▶ [Texto do documento]:
——————

“O teu pai é um terrorista; tu tens sangue terrorista; logo, tu és um terrorista”. Este é o argumento usado. Quando tinha sete anos, o pai, um homem bondoso e divertido, foi preso. A partir da prisão, o pai de Zak Ebrahim coordenou o ataque terrorista ao World Trade Center, em Nova Iorque, em 1993. “Assim que o meu pai foi para a prisão, a minha família começou a receber ameaças de morte — queriam vingar-se do meu pai, matando os seus filhos”, conta.

O norte-americano esteve na Alfândega para a décima edição do TEDxPorto, que este ano juntou 1.300 pessoas para falar de confiança. Numa conversa emotiva, o orador contou a sua história e de como o sangue que traz nas veias pouco tem a ver com o coração que traz no peito.

——————

▶ [Dados recolhidos]:
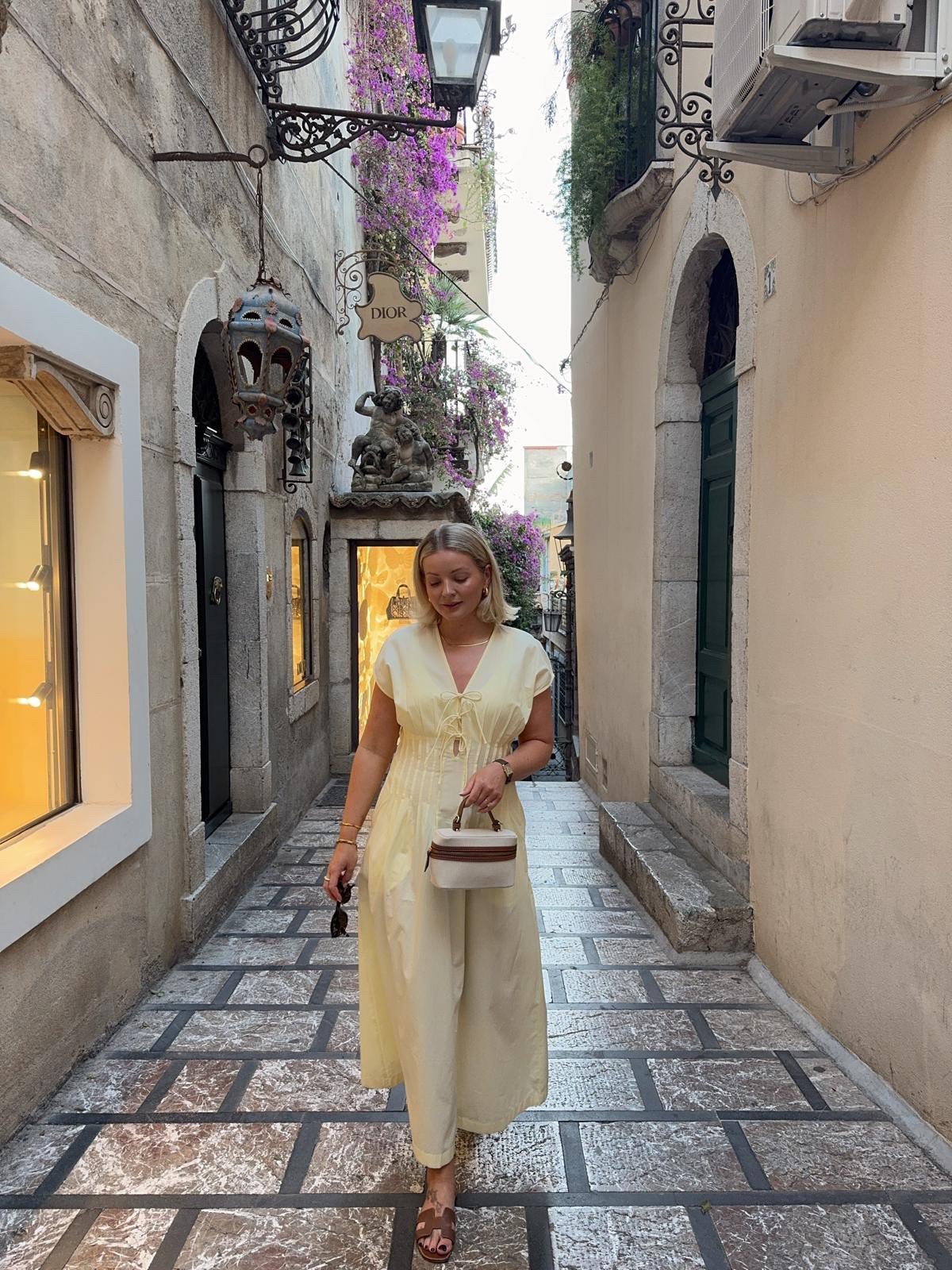 Summer holiday butter yellow dress outfit idea. Wat the brand butter yellow dress, Monica vinader gold snake chain necklace & Missoma gold chunky hoop earrings, canvas & tan small handbag, tan brown Hermes Oran sandals  

#LTKsummer #LTKuk #LTKstyletip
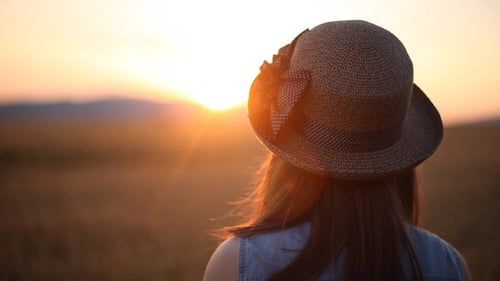 Girl Looking Ahead in the Field 2
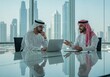© Poetra RH - Two Middle Eastern businessmen in traditional attire discuss ideas in a modern office with a city skyline view. One gestures while speaking, the other listens thoughtfully, working on a laptop.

——————

▶ [Tarefa]: Continue o texto sobre a palestra de Zak Ebrahim no TEDxPorto a partir da última frase.

▶ [Resposta]:
“Tive ocasiões em que pensava poder confiar em alguém o suficiente para lhes dizer quem sou e elas sacaram de uma faca para me atacar, dizendo: 'estaria a fazer um favor aos Estados Unidos se te matasse’”, desabafa Zak ao SAPO24.

Ainda assim, decidiu que ia falar do pai em público. “Sabia que iria haver algumas pessoas que me iam odiar por eu ser filho do meu pai. Porém, não será exagero dizer que 99,9999% das reações das pessoas têm sido esmagadoramente positivas. É muito raro receber qualquer tipo de 'hate mail' [mensagens ofensivas].”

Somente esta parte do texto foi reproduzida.